Now let's suppose our pyweather script requires a very specific Python version, 3.6.2.

First, we need to install that version of Python:

$ pyenv install 3.6.2

And now we can configure our project to use the specific version:

$ echo 'layout pyenv 3.6.2' > .envrc
$ direnv allow

We can confirm all works as expected by checking the Python version in the environment:

$ python --version
Python 3.6.2

If we ever need to change the Python version, it will be enough for us to change the layout in the .envrc file.

Thanks to both utilities we can change the layout to any Python version, and our virtual environment will be updated right away.

Another advantage of using both direnv and pyenv is that we can version our .envrc file in our project repository.

That way all contributors will be able to configure their environment as intended by the project, as long as they install the utilities and Python version needed.

Conclusion

Virtual Environments are in a way detached from the Python development workflow.
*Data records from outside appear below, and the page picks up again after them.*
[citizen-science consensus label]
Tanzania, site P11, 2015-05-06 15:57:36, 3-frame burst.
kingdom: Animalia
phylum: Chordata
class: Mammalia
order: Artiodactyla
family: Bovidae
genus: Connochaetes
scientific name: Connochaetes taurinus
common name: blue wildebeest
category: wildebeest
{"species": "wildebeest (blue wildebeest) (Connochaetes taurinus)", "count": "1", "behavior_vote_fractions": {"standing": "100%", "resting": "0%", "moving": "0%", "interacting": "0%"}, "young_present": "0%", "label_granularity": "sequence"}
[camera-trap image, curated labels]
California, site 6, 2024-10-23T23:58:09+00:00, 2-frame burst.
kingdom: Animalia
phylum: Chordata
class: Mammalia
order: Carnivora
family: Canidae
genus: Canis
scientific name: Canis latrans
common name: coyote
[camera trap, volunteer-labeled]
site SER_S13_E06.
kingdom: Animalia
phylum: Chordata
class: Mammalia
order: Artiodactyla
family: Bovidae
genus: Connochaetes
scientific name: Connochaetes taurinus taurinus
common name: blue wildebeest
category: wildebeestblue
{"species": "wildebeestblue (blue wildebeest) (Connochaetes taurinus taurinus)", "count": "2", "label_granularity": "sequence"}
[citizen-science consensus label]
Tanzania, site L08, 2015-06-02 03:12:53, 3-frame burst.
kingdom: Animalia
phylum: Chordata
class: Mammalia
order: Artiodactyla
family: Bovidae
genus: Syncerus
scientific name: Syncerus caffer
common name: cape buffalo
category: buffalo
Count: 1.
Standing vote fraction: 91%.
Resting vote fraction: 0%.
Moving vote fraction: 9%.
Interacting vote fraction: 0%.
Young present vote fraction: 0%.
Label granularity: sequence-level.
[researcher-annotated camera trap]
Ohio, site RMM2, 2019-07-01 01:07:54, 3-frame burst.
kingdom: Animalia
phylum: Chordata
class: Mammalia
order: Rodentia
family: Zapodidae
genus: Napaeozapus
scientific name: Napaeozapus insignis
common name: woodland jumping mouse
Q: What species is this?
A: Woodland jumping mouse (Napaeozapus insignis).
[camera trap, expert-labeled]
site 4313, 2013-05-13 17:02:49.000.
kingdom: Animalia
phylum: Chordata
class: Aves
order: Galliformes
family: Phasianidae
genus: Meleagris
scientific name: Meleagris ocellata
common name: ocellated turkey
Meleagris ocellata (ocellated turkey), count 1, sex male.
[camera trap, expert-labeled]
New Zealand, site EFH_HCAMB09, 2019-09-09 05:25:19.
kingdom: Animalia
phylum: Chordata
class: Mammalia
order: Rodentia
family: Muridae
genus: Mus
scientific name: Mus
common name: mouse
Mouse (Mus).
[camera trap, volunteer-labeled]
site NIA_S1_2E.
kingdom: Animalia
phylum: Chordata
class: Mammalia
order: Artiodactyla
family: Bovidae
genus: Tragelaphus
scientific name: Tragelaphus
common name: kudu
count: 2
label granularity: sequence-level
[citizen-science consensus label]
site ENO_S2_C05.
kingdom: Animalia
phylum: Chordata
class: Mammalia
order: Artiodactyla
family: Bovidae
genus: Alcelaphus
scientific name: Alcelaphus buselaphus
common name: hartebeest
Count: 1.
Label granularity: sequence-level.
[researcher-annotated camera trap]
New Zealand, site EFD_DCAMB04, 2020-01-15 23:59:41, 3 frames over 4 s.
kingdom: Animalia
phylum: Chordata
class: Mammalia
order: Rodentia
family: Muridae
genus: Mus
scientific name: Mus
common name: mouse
We need to remember to configure and activate it before working with our project. Thanks to direnv and pyenv we can automate all this, and entering the project folder will do all the work for us in the background.

Installation of both utilities is not straightforward, but after being done once we will save ourselves a lot of time. We will also always have the certainty that we are working with the right virtual environment and Python version.